Peritoneal dialysis (PD) is a well-accepted form of renal replacement treatment. Glucose is the main agent used as an osmotic agent used in the majority of patients on PD. The other agents used are amino acid and polyglucose solutions in specific circumstances.[ Glucose loading is associated with certain downsides. Increase in plasma glucose leads to increased insulin secretion which leads to increased circulating insulin levels and hyperlipidemia and aggravate atherosclerosis. PD is associated with albumin and amino acid loss on a daily basis, which can be more in highly permeable peritoneal membrane or the presence of peritoneal inflammation.

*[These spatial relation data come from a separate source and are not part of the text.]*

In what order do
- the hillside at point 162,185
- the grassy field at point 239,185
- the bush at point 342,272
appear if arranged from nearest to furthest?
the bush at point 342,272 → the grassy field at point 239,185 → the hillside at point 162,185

Keywords: Ages, glucose absorption, hypertriglyceridemia, peritoneal dialysis, ultrafiltration failure


How to cite this article:
Prakash K C. Metabolic implications of peritoneal dialysis. J Renal Nutr Metab 2019;5:67-8

How to cite this URL:
Prakash K C. Metabolic implications of peritoneal dialysis. J Renal Nutr Metab [serial online] 2019 [cited 2020 May 28];5:67-8. Available from: http://www.jrnm.in/text.asp?2019/5/3/67/278614



Peritoneal dialysis (PD) has been well-accepted form of renal replacement treatment. Apart from renal failure, both in acute kidney injury and chronic kidney disease with its comorbid factors having metabolic problems, PD is associated with its own metabolic implications.[1]


  Glucose Absorption Top


Glucose is the main agent used as an osmotic agent used in the majority of patients on PD. The other agents used are amino acid and polyglucose solutions in specific circumstances.[2] Glucose is easily absorbed through the peritoneal membrane depending on the peritoneal membrane permeability pattern. Peritoneal permeability test characterizes the peritoneal membrane which may vary from patient to patient. It has been demonstrated that approximately 60%–80% of glucose is absorbed during each exchange. Shorter the exchange lesser the glucose absorption is seen in automated or intermittent PD. Based on the concentration of glucose used on an average 100–150 g of glucose is absorbed per day which gives an additional 400–600 kcal/day of energy to the patient. This can result in weight gain in the early period of PD which can be a blessing for some patients who are calorie deficient while not so for obese individuals.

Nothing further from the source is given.